=== Items ===
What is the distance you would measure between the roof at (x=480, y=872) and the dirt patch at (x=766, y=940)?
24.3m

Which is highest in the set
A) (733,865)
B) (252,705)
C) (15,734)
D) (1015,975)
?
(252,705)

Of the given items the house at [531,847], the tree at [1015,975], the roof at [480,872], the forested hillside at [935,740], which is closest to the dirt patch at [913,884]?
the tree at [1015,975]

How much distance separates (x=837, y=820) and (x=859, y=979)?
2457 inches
===
=== Items ===
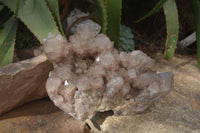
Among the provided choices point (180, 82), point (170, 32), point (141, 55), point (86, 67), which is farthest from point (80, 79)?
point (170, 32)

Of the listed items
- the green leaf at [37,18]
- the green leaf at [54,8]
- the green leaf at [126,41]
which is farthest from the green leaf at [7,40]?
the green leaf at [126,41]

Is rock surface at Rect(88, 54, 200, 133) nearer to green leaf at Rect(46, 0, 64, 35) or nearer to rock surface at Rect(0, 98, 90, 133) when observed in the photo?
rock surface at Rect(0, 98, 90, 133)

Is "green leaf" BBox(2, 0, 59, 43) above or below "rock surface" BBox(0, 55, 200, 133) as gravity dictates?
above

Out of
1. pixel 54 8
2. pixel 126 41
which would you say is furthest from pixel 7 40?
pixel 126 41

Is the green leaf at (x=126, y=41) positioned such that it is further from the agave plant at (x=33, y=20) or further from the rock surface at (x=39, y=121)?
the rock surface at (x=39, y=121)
===
=== Items ===
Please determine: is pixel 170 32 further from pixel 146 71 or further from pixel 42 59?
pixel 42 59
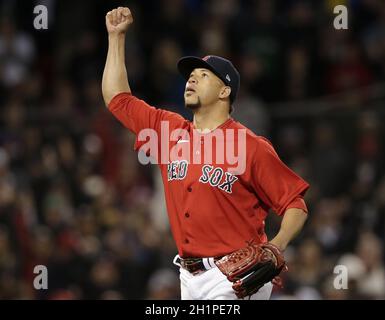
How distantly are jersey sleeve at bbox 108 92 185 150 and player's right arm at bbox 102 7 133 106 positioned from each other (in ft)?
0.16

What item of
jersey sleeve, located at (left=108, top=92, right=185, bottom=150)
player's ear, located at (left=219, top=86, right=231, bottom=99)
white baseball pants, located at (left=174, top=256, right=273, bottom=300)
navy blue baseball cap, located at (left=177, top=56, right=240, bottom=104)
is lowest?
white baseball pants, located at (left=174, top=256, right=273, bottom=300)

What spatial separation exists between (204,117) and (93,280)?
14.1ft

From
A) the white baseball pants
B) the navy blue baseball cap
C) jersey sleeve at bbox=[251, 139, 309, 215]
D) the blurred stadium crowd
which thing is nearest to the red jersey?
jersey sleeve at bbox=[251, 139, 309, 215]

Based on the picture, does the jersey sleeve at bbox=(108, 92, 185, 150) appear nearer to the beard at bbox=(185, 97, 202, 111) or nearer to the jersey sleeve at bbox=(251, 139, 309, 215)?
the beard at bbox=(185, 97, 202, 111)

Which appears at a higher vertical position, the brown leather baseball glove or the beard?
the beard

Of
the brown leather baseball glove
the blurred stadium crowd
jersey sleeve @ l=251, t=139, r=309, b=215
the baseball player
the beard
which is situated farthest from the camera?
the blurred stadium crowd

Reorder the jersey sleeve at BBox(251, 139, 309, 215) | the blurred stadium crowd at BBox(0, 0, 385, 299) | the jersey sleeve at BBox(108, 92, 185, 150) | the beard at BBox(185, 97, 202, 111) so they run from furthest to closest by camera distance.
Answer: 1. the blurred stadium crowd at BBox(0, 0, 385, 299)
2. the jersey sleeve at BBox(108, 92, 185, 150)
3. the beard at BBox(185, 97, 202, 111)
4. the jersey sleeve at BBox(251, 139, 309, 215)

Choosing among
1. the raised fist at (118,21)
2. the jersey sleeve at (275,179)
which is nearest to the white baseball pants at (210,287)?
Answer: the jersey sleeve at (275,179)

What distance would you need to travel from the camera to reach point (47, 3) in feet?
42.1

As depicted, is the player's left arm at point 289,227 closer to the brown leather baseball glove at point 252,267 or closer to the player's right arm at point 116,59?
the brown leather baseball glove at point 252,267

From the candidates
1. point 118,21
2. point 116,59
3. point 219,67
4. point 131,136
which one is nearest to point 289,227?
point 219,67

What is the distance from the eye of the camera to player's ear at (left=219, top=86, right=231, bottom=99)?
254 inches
===
* **Written exercise**
Extract every line of the records above that contains the word "pants". Reproduce each such line in full.

* **Output below**
white baseball pants, located at (left=174, top=256, right=273, bottom=300)
white baseball pants, located at (left=174, top=256, right=273, bottom=300)
A) the white baseball pants
which is nearest to the white baseball pants at (210,287)?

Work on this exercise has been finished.